Proposed amendments to PPS Leases
On 1st March 2017, Personal Property Securities Amendment (PPS Leases) Bill 2017 (Bill) was read in Parliament.
The following amendments have been proposed to section 13 of the Personal Properties Securities Act 2009 (Cth) (PPSA):
(1) A PPS lease means a lease or bailment of goods:
(a) for a term of more than one year 2 years; or
(b) for an indefinite term (even if the lease or bailment is determinable by any party within a year of entering into the lease or bailment); or
(c) for a term of up to one year 2 years that is automatically renewable, or that is renewable at the option of one of the parties, for one or more terms if the total of all the terms might exceed one year 2 years; or
(d) for a term of up to one year 2 years, or a lease for an indefinite term, in a case in which the lessee or bailee, with the consent of the lessor or bailor, retains uninterrupted (or substantially uninterrupted) possession of the leased or bailed property for a period of more than one year 2 years after the day the lessee or bailee first acquired possession of the property (but not until the lessee’s or bailee’s possession extends for more than one year 2 years).
It would appear that the intended consequence of the amendments is to reduce the number of arrangements that qualify as PPS Leases.
The key proposed amendment to the PPSA is to increase the threshold for a lease to qualify as a PPS Lease from one year to two years. Furthermore, leases for an indefinite period will also no longer qualify as a PPS Lease unless they run for a period of greater than two years.
The time frames above are crucial in that the failure of a lessor to register a PPS lease can result in the lessor’s security interest being extinguished in an insolvency event. Therefore, lessors will need to pay close attention to the Bill as it progresses through the Senate.
Insolvency Law Reform Act 2016 (Cth)- Relation–back day
1st March 2017 was an important day for insolvency practitioners as parts of the much-publicised insolvency law reforms came into effect.
Of particular relevance to liquidators was the introduction of a new section 91 in the Corporations Act 2001 (Cth) (Act) that was effectively created to provide clarification to the definition of “relation-back day”.

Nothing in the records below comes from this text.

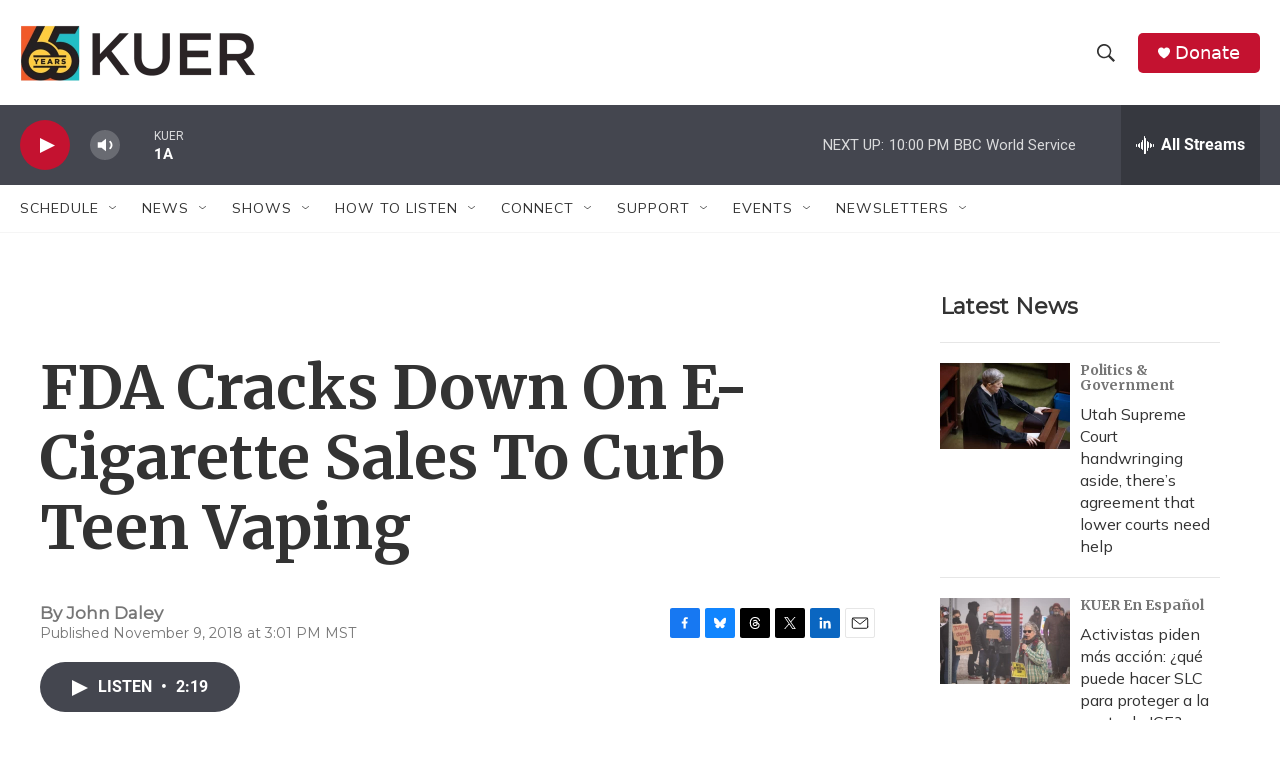

--- FILE ---
content_type: text/html; charset=utf-8
request_url: https://www.google.com/recaptcha/api2/aframe
body_size: 268
content:
<!DOCTYPE HTML><html><head><meta http-equiv="content-type" content="text/html; charset=UTF-8"></head><body><script nonce="TM4WBNjnPLxea-vRTBR95A">/** Anti-fraud and anti-abuse applications only. See google.com/recaptcha */ try{var clients={'sodar':'https://pagead2.googlesyndication.com/pagead/sodar?'};window.addEventListener("message",function(a){try{if(a.source===window.parent){var b=JSON.parse(a.data);var c=clients[b['id']];if(c){var d=document.createElement('img');d.src=c+b['params']+'&rc='+(localStorage.getItem("rc::a")?sessionStorage.getItem("rc::b"):"");window.document.body.appendChild(d);sessionStorage.setItem("rc::e",parseInt(sessionStorage.getItem("rc::e")||0)+1);localStorage.setItem("rc::h",'1769229052960');}}}catch(b){}});window.parent.postMessage("_grecaptcha_ready", "*");}catch(b){}</script></body></html>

The new section of the Act can be located here: http://www.austlii.edu.au/au/legis/cth/consol_act/ca2001172/s91.html
The identification of the relation-bay day is important for liquidators and the courts when retrospectively determining the time frames in which potential voidable transactions were entered into for the purpose of defeating other creditors.
The section tabulates a variety of “if, then” scenarios that practitioners can peruse for guidance when determining the relation-back day.
From a practical standpoint, the effect of the new section is that there is no ambiguity over the relation-back day – litigation involving voidable transactions can focus on substantive areas of law rather than parties having differing views about the interpretation of the Act.
The law reforms also serve to rectify the situation where a company placed into administration following the filing of a winding up application would have the ultimate effect of the relation-back period deferred (which may have resulted in certain transaction falling out of the ambit of the voidable transaction time frames). The law is now clear – even in the event of an insolvency appointment after the winding-up application is filed into Court, the relation-back day begins from the time the winding up application was filed.
Insolvency practitioners issuing fresh proceedings seeking recovery in respect to voidable transactions should pay close regard to the effect of Section 91 determine the relation-back day accordingly.